New Year Special 70% Discount Offer - Ends in 0d 00h 00m 00s - Coupon code: Board70

Free Access PECB ISO-IEC-27001-Lead-Implementer New Release

Page: 11 / 13
Question 44

The incident management process of an organization enables them to prepare for and respond to information security incidents. In addition, the organization has procedures in place for assessing information security events. According to ISO/IEC 27001, what else must an incident management process include?

Options:

A.

Processes for using knowledge gained from information security incidents

B.

Establishment of two information security incident response teams

C.

Processes for handling information security incidents of suppliers as defined in their agreements

Question 45

Scenario 2: Beauty is a cosmetics company that has recently switched to an e-commerce model, leaving the traditional retail. The top management has decided to build their own custom platform in-house and outsource the payment process to an external provider operating online payments systems that support online money transfers.

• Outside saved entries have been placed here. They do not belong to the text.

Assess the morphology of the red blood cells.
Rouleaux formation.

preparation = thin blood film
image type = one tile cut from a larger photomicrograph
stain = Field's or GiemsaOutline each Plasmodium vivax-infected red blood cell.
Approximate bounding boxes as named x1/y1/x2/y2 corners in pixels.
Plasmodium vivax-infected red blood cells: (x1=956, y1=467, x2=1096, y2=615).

Due to this transformation of the business model, a number of security controls were implemented based on the identified threats and vulnerabilities associated to critical assets. To protect customers' information. Beauty's employees had to sign a confidentiality agreement. In addition, the company reviewed all user access rights so that only authorized personnel can have access to sensitive files and drafted a new segregation of duties chart.

However, the transition was difficult for the IT team, who had to deal with a security incident not long after transitioning to the e commerce model. After investigating the incident, the team concluded that due to the out-of-date anti-malware software, an attacker gamed access to their files and exposed customers' information, including their names and home addresses.

The IT team decided to stop using the old anti-malware software and install a new one which would automatically remove malicious code in case of similar incidents. The new software was installed in every workstation within the company. After installing the new software, the team updated it with the latest malware definitions and enabled the automatic update feature to keep it up to date at all times. Additionally, they established an authentication process that requires a user identification and password when accessing sensitive information.

In addition, Beauty conducted a number of information security awareness sessions for the IT team and other employees that have access to confidential information in order to raise awareness on the importance of system and network security.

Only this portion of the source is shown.